Wren's eyes went wide. She could already feel the blood on her hands and see Seltus' eyes draining of color. She could smell the sickly sweet iron of blood as it mixed with whatever else floated around in his abdomen. She could see the pained look on his face before the muscles all relaxed. She shuddered. But before she could say anything, Ittra was headed into the other room. She shut the door behind her.

"I don't know if I can," She said weakly. Rannok gave her an incredulous look, as if he couldn't believe what she was saying.

"You can," he said. "I know you can."

"What if I can't?" She could already feel the iron in her mouth from biting her own lip until it bled. She could see herself standing there abreast of him, with the dagger in her hand. Her hands shaking and frozen and him staring at her, laughing, before he pricked her back. The blood draining from the wound until she did not move anymore and her vision faded to black. 

"Then you'll have to figure something out," he said. He held his arm out and helped her to her feet. Now that the adrenaline was gone, the ankle ached and hurt to stand on. She leaned on him for balance as he helped her limp into the back room. He set her down in the corner and looked her in the eye, then gave her hand a squeeze.

"You're one of the strongest people I've ever met," he said. She laughed. It was not a funny sort of laugh.

"No, I'm not," she said. He shrugged and sat down beside her so their wings brushed, and she leaned her head on his shoulder. "At least I don't feel like it." She breathed in and back out slowly, trying to calm her still-shaking hands. He didn't move.

"You didn't die when we went across the desert," he said. "You're not afraid of reavers, and somehow you don't wake up screaming in the middle of the night. And you do things I'd never do." He sighed. "I'm not sorry you have to, though."

She wanted to leave now. She wanted to find Armand and bash his teeth in. She wanted to find Seltus and feel his blood in her hands, at the very same time that the idea terrified her. She wanted to make them hurt like she did. To make them remember it for the rest of their lives so they didn't sleep at night for fear of sleeping.

 She wanted to take their friends away and spin them up and pour out the contents of their brain onto the hot cobblestone streets. She wanted to make them feel as bad and confused and awful as she felt.

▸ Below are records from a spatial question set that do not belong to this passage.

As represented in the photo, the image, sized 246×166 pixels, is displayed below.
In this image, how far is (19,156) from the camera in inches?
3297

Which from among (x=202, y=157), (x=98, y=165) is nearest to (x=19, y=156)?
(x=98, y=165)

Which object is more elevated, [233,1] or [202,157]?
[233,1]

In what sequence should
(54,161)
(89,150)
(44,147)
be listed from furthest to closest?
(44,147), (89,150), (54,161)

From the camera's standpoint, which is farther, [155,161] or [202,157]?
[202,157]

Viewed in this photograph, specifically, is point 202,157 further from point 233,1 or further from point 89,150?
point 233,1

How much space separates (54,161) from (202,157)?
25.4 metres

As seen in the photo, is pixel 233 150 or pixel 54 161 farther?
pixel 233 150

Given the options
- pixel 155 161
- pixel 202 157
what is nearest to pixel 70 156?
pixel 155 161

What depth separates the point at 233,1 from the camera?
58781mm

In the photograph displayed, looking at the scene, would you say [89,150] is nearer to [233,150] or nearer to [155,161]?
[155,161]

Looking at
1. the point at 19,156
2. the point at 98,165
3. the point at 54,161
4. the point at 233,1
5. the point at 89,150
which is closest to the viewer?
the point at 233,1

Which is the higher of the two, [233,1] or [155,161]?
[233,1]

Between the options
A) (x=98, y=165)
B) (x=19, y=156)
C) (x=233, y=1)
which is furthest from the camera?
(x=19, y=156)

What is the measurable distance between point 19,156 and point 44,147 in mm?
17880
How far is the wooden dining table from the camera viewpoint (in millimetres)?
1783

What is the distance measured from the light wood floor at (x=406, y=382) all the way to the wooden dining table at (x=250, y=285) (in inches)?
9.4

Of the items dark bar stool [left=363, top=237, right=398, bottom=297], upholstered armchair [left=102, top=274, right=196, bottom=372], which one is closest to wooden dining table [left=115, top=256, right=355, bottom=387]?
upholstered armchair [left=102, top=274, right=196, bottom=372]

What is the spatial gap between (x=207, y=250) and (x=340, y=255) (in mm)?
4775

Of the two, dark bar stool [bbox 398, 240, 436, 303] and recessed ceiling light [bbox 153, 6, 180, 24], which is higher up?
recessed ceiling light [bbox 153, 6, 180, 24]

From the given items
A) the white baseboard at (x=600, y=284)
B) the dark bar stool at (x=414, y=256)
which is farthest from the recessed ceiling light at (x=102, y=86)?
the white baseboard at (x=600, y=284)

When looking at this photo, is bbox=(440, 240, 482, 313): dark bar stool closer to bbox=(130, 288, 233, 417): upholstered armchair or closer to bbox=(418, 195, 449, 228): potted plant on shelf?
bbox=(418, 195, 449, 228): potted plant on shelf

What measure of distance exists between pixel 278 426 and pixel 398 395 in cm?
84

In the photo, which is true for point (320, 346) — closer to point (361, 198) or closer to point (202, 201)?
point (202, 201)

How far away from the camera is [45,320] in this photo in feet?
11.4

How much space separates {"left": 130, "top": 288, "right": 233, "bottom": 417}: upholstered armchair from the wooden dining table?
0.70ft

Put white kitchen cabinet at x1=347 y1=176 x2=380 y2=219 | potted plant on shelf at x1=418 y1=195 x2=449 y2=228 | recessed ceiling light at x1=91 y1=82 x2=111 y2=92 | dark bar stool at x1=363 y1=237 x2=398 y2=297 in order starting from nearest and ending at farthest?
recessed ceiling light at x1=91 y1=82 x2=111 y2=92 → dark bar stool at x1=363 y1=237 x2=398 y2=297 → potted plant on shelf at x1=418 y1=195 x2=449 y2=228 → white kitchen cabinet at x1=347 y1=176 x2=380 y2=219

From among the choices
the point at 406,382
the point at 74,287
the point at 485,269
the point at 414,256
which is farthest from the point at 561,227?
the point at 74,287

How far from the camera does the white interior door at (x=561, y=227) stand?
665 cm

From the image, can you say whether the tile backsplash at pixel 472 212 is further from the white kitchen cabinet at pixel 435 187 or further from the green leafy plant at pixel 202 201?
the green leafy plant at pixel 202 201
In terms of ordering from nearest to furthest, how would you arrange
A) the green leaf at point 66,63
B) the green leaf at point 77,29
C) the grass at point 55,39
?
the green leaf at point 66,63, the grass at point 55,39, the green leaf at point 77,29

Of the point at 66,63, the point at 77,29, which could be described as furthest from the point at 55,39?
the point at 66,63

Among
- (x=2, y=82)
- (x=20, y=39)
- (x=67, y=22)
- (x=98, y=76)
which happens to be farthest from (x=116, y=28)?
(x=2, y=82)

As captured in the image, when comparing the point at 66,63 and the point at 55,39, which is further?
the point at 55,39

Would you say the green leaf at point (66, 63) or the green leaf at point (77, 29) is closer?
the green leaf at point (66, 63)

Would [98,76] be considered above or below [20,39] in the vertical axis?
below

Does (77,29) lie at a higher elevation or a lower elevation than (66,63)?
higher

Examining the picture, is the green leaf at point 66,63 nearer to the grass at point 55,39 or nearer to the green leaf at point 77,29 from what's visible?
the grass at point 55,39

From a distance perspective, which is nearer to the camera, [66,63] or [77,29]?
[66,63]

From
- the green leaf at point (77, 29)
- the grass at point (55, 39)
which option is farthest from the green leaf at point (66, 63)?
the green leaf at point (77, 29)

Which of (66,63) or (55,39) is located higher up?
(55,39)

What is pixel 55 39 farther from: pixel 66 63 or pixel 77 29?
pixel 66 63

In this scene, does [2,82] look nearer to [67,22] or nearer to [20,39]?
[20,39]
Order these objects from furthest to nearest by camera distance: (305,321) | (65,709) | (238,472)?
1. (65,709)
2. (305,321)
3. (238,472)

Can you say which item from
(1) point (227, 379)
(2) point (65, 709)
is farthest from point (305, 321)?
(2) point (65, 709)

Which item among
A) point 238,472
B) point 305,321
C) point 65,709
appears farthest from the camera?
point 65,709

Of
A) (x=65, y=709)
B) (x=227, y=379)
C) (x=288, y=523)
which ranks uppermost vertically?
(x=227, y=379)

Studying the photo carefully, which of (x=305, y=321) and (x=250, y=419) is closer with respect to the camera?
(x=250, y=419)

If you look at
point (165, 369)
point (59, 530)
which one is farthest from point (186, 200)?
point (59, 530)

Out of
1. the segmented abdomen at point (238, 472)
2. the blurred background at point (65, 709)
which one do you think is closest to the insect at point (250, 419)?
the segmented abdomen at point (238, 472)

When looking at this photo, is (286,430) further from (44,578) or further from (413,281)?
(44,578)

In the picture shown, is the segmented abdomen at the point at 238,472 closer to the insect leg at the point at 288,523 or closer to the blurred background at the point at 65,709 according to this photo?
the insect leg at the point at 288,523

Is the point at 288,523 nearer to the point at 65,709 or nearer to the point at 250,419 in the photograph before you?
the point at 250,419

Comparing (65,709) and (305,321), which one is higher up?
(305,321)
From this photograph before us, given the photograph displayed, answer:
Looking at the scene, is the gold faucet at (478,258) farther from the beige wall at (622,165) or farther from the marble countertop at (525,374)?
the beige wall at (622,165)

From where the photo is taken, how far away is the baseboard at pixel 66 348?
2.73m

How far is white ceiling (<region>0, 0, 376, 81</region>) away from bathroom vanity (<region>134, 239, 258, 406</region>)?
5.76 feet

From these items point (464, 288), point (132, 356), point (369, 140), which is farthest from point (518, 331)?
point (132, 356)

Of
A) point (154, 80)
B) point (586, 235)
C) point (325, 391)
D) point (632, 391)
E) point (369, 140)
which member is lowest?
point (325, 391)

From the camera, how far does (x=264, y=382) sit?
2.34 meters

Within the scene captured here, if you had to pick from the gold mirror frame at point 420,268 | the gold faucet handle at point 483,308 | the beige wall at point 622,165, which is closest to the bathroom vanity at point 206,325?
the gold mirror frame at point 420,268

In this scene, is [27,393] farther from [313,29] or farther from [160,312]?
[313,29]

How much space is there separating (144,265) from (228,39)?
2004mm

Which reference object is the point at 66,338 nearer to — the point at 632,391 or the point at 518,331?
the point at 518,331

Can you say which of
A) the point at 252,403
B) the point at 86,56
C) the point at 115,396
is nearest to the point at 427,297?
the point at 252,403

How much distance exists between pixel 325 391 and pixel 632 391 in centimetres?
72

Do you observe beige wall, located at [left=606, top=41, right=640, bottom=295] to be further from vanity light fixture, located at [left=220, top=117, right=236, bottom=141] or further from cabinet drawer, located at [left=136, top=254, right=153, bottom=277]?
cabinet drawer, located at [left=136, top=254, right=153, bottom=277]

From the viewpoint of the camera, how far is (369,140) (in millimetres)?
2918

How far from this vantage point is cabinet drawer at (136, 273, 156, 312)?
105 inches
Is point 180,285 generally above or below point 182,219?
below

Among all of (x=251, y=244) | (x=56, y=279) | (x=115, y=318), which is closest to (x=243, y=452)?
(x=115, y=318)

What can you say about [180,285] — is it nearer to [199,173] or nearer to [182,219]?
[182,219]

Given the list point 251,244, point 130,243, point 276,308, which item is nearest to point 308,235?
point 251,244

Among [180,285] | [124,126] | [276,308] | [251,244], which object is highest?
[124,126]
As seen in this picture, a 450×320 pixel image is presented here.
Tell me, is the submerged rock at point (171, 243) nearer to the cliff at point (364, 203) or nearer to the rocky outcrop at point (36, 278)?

And the worst part was, she knew exactly why she had to wait. She knew why she couldn't go after them alone, and it killed her. 

"They took Phina," she said. "They took her and there wasn't anything I could do. I just sat there and watched." The words made her feel sick as they tumbled out of her mouth. She didn't know if she would ever see Phina again. Worst still, she still didn't know if that was a good thing or a bad thing. And that made her feel worse still, because there were far, far more important things to worry about.

She felt Rannok's ribcage rise and fall as he sighed, and she stiffened slightly.

"You're not friends, are you?"

She swallowed. She knew what he meant by not friends. He didn't mean like when they weren't friends, because they were at each other's throats. She didn't mean like people weren't friends because they didn't know each other or didn't like each other or because they knew things about one another that made people uncomfortable.

"I don't know," she said, only because it was the honest answer. He nodded and did not say anything else.